At the time the riot, Charleston was a city of 80,000, more than half of whom were black. On the evening of May 10, 1919, a black man allegedly pushed Roscoe Coleman, a white Navy sailor, off the sidewalk. A white crowd of sailors and civilians gave chase to the man, who had escaped to a nearby house. A scuffle ensued where both sides threw bricks, bottles, and stones, until four shots were fired into the air by a black man to disperse the crowd. Rumors immediately began to circulate of a sailor “shot by a Negro.”

Rioting by white sailors, civilians, and a few soldiers and marines soon began, the multiplicity of the crowd makeup adding further chaos and hysteria to the scene. A mob of sailors stole rifles from nearby gun clubs and began shooting blacks indiscriminately while robbing and vandalizing black-owned businesses along the way. Blacks fought back using firearms of their own. The rioting continued until around 3:00 a.m. when Charleston’s mayor requested a detachment of U.S. Marines to restore order. In all, five white men and 18 black men were seriously injured, and three black men, William Brown, Isaac Doctor, and James Talbot, died of gunshot wounds.

The subsequent Navy investigation stands as one of the very few official documents regarding white racial violence during the era where the white perpetrators were named and their crimes identified. The report found sailors Ralph Stone, George W. Biggs, Roscoe Coleman, Robert Morton, and white civilian resident Alexander Lanneau were responsible for “stirring up strife and inciting others to violence against the negroes.” In addition, it found Jacob Cohen and George T. Holliday, both sailors, jointly responsible for the death of Isaac Doctor. Finally, it declared that “all property damage,” save a poolroom, and “all injuries to negro men…was caused by the unlawful actions of mobs, which in all cases were comprised principally of sailors.”

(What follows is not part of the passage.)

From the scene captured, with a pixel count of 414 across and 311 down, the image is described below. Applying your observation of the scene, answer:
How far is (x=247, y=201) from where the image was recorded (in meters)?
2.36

However, typical of white mob violence in the United States at the time, very little punishment was meted out. Despite the thorough and objective investigation and its naming of culprits, and despite the Navy’s full authority to hand out harsh sentences then standard for misconduct, Cohen and Holliday received only one year in military prison as punishment and no other sailors, soldiers, marines or civilians were convicted of any unlawful acts.